-- Exercise goal --
Take the line that has "Is point (410, 128)" in it and every line after it to the end of the entries, and reproduce them exactly.

── Material to process ──

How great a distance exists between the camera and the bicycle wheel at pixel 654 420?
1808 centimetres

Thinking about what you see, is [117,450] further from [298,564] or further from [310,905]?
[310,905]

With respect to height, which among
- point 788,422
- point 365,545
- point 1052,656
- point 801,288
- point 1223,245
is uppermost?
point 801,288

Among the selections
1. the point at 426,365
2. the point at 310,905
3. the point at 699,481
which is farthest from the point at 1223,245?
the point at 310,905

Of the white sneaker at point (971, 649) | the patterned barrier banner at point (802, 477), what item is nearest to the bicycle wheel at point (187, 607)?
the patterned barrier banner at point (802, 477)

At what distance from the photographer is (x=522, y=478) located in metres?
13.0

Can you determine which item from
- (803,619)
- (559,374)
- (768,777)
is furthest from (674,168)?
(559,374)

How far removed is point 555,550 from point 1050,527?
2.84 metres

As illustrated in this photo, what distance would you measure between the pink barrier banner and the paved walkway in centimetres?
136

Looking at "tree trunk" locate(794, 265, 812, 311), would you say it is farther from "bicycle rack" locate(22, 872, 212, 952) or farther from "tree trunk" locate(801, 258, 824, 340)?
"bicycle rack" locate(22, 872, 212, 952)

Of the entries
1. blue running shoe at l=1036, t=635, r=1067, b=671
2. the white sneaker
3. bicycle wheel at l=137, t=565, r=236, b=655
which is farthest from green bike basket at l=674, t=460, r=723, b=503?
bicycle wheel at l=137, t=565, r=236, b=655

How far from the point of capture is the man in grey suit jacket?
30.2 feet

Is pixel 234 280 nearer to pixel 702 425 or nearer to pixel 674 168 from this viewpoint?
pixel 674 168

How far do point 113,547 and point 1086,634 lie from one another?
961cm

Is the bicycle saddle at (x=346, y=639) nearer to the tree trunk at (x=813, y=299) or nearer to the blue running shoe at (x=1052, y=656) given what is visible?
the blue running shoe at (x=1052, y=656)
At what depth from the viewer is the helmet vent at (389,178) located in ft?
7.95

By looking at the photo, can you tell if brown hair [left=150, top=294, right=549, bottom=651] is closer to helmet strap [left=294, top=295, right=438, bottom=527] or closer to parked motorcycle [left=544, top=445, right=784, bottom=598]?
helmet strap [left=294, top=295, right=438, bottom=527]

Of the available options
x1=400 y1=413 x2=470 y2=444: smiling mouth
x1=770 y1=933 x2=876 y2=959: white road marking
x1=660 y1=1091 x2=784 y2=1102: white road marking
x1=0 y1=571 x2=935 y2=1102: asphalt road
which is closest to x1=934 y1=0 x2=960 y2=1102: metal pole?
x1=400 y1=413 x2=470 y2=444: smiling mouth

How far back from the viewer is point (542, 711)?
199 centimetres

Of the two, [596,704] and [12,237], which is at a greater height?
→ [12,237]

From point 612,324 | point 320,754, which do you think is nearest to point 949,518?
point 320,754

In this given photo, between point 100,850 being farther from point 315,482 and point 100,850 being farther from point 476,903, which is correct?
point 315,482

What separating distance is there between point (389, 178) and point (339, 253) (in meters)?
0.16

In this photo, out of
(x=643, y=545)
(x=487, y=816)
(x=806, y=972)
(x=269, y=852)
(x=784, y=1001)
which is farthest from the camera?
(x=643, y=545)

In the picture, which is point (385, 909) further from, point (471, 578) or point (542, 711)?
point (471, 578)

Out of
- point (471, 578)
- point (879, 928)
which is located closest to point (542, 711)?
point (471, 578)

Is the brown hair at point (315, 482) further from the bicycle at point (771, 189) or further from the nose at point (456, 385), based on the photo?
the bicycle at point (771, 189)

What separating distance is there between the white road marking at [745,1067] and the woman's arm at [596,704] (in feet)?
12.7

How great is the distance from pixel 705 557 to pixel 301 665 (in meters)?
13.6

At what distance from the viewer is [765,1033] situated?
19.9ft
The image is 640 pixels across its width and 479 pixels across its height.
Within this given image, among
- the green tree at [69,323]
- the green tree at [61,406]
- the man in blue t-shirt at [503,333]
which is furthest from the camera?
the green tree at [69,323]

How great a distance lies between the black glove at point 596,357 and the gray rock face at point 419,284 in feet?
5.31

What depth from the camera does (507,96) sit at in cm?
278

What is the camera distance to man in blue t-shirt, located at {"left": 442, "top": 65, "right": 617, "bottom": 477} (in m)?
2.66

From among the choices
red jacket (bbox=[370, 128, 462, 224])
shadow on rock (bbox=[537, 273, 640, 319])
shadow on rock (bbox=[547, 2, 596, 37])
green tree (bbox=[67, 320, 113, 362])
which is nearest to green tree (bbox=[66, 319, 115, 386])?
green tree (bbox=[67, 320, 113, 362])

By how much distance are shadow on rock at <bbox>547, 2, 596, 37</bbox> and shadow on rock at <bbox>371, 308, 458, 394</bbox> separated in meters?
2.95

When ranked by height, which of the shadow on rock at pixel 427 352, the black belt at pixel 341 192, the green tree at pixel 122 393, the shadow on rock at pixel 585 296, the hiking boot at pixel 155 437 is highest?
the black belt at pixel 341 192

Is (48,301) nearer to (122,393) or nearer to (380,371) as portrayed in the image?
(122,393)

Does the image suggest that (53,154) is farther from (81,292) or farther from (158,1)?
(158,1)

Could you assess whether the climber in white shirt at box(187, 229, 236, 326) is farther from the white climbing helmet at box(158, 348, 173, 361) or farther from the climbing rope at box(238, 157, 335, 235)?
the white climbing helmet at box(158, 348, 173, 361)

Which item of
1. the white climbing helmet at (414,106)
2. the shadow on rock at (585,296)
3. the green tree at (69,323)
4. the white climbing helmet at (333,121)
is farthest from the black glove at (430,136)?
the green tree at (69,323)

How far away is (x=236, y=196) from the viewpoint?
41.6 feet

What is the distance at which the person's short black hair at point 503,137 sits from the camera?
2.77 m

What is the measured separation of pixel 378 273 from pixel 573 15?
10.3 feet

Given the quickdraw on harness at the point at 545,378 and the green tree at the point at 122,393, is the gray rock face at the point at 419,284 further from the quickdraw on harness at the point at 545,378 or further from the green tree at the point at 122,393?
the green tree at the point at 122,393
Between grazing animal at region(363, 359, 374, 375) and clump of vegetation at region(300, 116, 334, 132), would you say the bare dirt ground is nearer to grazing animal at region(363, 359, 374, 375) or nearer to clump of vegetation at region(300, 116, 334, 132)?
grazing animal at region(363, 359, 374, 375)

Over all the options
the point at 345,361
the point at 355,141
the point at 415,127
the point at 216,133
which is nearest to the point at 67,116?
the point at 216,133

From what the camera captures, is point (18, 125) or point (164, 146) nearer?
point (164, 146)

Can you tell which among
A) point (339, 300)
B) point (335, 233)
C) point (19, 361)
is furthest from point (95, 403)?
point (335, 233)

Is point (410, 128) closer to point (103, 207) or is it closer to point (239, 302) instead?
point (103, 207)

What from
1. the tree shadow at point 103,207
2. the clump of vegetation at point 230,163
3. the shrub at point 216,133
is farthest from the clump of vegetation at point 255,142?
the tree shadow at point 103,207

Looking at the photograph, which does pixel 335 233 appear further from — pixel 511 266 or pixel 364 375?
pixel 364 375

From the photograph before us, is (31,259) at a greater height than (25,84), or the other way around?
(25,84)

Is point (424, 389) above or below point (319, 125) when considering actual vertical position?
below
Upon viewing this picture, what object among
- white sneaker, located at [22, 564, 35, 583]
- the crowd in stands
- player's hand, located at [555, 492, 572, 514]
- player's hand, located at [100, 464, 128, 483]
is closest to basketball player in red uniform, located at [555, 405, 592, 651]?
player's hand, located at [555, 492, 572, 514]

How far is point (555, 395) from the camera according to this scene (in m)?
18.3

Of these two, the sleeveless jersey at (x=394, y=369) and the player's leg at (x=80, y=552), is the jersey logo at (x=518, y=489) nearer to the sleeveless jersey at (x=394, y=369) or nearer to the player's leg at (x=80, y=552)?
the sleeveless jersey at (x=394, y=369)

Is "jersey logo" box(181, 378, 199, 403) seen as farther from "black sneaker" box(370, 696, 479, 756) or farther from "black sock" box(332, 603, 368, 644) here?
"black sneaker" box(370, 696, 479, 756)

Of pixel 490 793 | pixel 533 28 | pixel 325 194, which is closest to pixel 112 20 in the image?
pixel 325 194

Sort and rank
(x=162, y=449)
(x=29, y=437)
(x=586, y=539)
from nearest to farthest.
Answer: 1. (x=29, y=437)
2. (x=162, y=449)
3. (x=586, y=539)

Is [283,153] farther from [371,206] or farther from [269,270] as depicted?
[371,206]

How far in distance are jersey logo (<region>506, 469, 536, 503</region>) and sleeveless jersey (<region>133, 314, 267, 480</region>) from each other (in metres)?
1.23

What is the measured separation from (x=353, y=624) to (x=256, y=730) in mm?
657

───

-- Final result --
Is point (410, 128) closer to point (103, 207) or is it closer to point (239, 302) instead?
point (103, 207)

What from
1. the tree shadow at point 103,207
2. the clump of vegetation at point 230,163
3. the shrub at point 216,133
is farthest from the clump of vegetation at point 255,142?
the tree shadow at point 103,207

Looking at the photograph, which does pixel 335 233 appear further from — pixel 511 266 or pixel 364 375?
pixel 364 375

From the photograph before us, is (31,259) at a greater height than (25,84), or the other way around?
(25,84)

Is point (424, 389) above or below point (319, 125) when considering actual vertical position?
below
Upon viewing this picture, what object among
- white sneaker, located at [22, 564, 35, 583]
- the crowd in stands
- player's hand, located at [555, 492, 572, 514]
- player's hand, located at [100, 464, 128, 483]
is closest to basketball player in red uniform, located at [555, 405, 592, 651]?
player's hand, located at [555, 492, 572, 514]

How far is point (555, 395) from the camera according to this scene (in m)?
18.3

Of these two, the sleeveless jersey at (x=394, y=369) and the player's leg at (x=80, y=552), is the jersey logo at (x=518, y=489) nearer to the sleeveless jersey at (x=394, y=369) or nearer to the player's leg at (x=80, y=552)?
the sleeveless jersey at (x=394, y=369)

Is "jersey logo" box(181, 378, 199, 403) seen as farther from "black sneaker" box(370, 696, 479, 756) or farther from "black sock" box(332, 603, 368, 644) here?
"black sneaker" box(370, 696, 479, 756)

Of pixel 490 793 | pixel 533 28 | pixel 325 194, which is closest to pixel 112 20 in the image?
pixel 325 194

Sort and rank
(x=162, y=449)
(x=29, y=437)
(x=586, y=539)
from nearest to farthest.
Answer: 1. (x=29, y=437)
2. (x=162, y=449)
3. (x=586, y=539)

Is [283,153] farther from [371,206] or farther from [269,270] as depicted?
[371,206]

How far in distance are jersey logo (<region>506, 469, 536, 503</region>) and sleeveless jersey (<region>133, 314, 267, 480</region>) from each other (in metres)?
1.23

What is the measured separation from (x=353, y=624) to (x=256, y=730) in mm?
657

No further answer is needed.